- _DATA SUPPLIED_
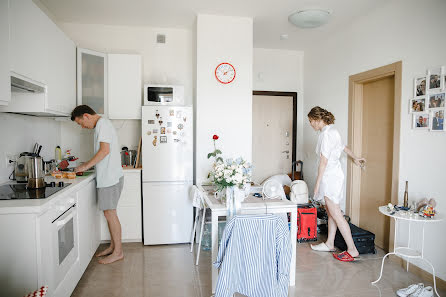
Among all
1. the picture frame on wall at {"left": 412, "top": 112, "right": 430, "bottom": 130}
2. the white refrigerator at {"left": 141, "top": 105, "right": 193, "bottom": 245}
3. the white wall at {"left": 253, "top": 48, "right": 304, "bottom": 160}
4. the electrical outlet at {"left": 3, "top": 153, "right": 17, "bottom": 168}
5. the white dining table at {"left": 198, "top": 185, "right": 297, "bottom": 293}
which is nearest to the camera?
the white dining table at {"left": 198, "top": 185, "right": 297, "bottom": 293}

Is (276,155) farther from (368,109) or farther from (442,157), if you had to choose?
(442,157)

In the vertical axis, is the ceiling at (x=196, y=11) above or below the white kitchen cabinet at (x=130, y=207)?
above

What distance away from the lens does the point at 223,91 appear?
3.54 metres

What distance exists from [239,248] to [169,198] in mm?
1723

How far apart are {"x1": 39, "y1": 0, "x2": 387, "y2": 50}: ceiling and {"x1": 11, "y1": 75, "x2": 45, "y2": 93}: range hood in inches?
52.4

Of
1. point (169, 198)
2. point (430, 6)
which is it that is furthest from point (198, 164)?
point (430, 6)

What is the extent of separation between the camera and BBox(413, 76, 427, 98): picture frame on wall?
2.68m

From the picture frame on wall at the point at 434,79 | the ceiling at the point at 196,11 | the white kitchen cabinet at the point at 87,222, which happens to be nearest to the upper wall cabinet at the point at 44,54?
the ceiling at the point at 196,11

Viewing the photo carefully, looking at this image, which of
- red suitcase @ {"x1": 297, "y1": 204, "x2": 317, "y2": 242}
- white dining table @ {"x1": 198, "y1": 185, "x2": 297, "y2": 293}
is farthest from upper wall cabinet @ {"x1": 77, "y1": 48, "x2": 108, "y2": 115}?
red suitcase @ {"x1": 297, "y1": 204, "x2": 317, "y2": 242}

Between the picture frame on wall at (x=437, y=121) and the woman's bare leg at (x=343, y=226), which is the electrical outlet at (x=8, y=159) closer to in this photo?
the woman's bare leg at (x=343, y=226)

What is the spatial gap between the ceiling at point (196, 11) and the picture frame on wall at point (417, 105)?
45.2 inches

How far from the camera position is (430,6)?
2.62 meters

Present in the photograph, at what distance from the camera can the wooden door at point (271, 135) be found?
4.75 metres

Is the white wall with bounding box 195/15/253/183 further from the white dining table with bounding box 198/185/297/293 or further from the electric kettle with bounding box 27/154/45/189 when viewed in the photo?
the electric kettle with bounding box 27/154/45/189
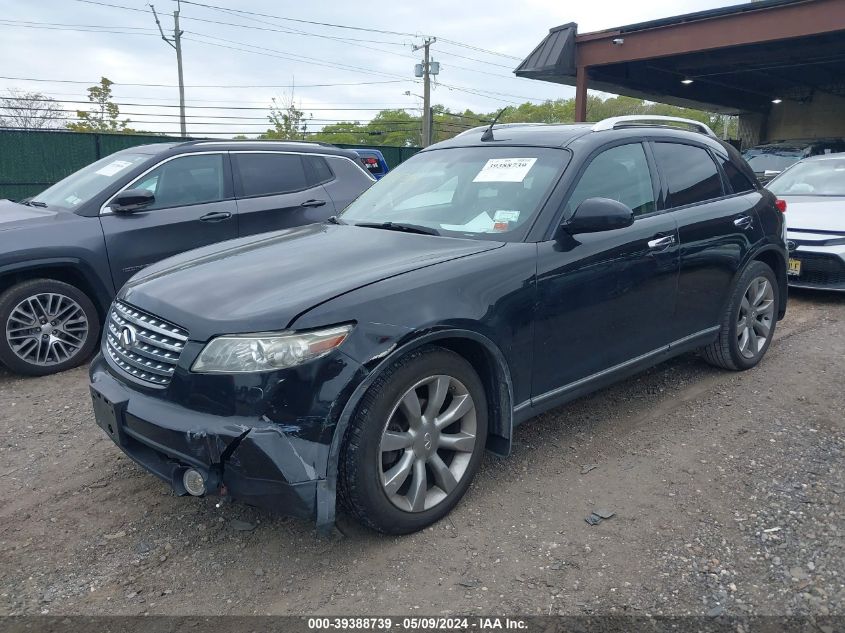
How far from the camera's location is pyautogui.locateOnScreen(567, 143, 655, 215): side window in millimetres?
3619

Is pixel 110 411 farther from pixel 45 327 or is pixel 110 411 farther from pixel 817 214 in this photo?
pixel 817 214

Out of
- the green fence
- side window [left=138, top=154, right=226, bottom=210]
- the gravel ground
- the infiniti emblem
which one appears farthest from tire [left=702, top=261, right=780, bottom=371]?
the green fence

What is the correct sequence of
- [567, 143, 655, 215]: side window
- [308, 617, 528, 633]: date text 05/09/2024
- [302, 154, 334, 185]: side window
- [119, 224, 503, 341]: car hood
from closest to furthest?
[308, 617, 528, 633]: date text 05/09/2024, [119, 224, 503, 341]: car hood, [567, 143, 655, 215]: side window, [302, 154, 334, 185]: side window

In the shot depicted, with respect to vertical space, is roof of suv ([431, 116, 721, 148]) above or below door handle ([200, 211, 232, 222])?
above

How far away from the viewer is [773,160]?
43.9 ft

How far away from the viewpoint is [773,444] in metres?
3.76

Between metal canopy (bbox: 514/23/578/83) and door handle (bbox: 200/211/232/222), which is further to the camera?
metal canopy (bbox: 514/23/578/83)

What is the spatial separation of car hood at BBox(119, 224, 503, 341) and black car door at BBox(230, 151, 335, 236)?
2.42 metres

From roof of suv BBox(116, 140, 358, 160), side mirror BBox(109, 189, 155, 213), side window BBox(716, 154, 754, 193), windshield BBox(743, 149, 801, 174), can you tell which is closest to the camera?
side window BBox(716, 154, 754, 193)

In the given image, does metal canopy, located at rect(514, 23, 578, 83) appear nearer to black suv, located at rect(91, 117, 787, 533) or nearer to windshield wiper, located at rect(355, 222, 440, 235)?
black suv, located at rect(91, 117, 787, 533)

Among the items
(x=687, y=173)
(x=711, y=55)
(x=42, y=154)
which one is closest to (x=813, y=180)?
(x=687, y=173)

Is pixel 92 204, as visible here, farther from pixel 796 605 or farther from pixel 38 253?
pixel 796 605

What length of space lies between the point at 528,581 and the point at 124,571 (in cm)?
161

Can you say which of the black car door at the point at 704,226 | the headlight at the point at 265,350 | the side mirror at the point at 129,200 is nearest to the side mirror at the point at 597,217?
the black car door at the point at 704,226
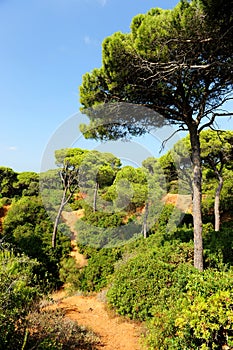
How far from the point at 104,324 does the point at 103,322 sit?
135mm

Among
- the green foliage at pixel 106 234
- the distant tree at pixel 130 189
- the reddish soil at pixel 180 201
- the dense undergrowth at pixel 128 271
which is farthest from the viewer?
the reddish soil at pixel 180 201

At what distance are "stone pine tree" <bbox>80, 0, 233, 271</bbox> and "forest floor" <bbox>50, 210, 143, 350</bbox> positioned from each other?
2140 millimetres

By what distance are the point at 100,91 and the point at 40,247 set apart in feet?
26.7

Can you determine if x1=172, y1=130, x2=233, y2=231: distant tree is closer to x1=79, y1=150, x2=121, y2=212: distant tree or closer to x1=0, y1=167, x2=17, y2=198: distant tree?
x1=79, y1=150, x2=121, y2=212: distant tree

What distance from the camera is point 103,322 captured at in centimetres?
620

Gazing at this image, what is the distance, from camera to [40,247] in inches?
472

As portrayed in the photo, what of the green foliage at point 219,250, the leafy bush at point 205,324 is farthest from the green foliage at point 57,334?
the green foliage at point 219,250

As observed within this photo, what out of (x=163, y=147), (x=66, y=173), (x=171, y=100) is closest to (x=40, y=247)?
(x=66, y=173)

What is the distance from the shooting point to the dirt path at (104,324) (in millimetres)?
5016

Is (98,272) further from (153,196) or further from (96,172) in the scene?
(96,172)

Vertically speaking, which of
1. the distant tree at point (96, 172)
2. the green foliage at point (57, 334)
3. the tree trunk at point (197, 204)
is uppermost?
the distant tree at point (96, 172)

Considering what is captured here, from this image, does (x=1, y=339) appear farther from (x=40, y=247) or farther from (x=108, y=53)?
(x=40, y=247)

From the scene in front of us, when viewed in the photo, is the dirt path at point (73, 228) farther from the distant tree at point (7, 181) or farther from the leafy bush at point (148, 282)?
the distant tree at point (7, 181)

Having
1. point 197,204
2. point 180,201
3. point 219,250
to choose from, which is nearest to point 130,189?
point 180,201
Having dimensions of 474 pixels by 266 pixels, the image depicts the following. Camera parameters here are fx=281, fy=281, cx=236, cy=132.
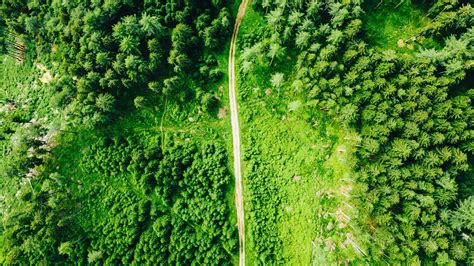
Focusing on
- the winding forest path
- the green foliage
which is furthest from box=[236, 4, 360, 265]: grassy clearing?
the green foliage

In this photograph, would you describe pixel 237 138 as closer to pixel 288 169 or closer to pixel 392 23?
pixel 288 169

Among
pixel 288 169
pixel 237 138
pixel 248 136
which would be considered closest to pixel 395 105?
pixel 288 169

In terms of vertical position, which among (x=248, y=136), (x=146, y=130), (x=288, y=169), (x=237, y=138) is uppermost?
(x=146, y=130)

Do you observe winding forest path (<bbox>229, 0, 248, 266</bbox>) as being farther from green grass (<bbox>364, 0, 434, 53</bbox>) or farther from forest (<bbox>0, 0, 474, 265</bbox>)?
green grass (<bbox>364, 0, 434, 53</bbox>)

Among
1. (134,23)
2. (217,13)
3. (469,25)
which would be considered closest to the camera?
(469,25)

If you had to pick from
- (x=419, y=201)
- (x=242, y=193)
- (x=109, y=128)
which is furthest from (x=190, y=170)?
(x=419, y=201)

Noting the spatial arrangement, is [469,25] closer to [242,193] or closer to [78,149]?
[242,193]

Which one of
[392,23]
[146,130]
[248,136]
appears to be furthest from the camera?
[146,130]
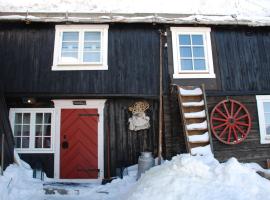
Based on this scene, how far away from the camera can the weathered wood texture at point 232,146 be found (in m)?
10.4

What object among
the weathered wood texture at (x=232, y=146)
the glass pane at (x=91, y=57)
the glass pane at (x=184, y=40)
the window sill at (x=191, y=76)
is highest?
the glass pane at (x=184, y=40)

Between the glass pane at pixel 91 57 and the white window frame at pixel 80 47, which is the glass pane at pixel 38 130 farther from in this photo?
the glass pane at pixel 91 57

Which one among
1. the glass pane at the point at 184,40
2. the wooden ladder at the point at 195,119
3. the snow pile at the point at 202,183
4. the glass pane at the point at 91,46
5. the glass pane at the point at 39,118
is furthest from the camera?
the glass pane at the point at 184,40

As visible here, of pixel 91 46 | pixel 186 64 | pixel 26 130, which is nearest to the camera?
pixel 26 130

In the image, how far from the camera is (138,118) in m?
10.7

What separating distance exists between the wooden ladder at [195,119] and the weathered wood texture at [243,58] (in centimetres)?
135

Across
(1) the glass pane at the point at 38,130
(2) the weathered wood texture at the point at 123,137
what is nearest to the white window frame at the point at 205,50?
(2) the weathered wood texture at the point at 123,137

- _WHAT TO DO_
Convert the entries, from their start through the line containing "4. the electrical", into a numbered list, leaving out blank lines and the pictures.

- _RESULT_
1. Among all
2. 1. the picture frame on wall at {"left": 412, "top": 112, "right": 430, "bottom": 130}
3. 2. the white refrigerator at {"left": 141, "top": 105, "right": 193, "bottom": 245}
4. 3. the white wall at {"left": 253, "top": 48, "right": 304, "bottom": 160}
5. 4. the electrical outlet at {"left": 3, "top": 153, "right": 17, "bottom": 168}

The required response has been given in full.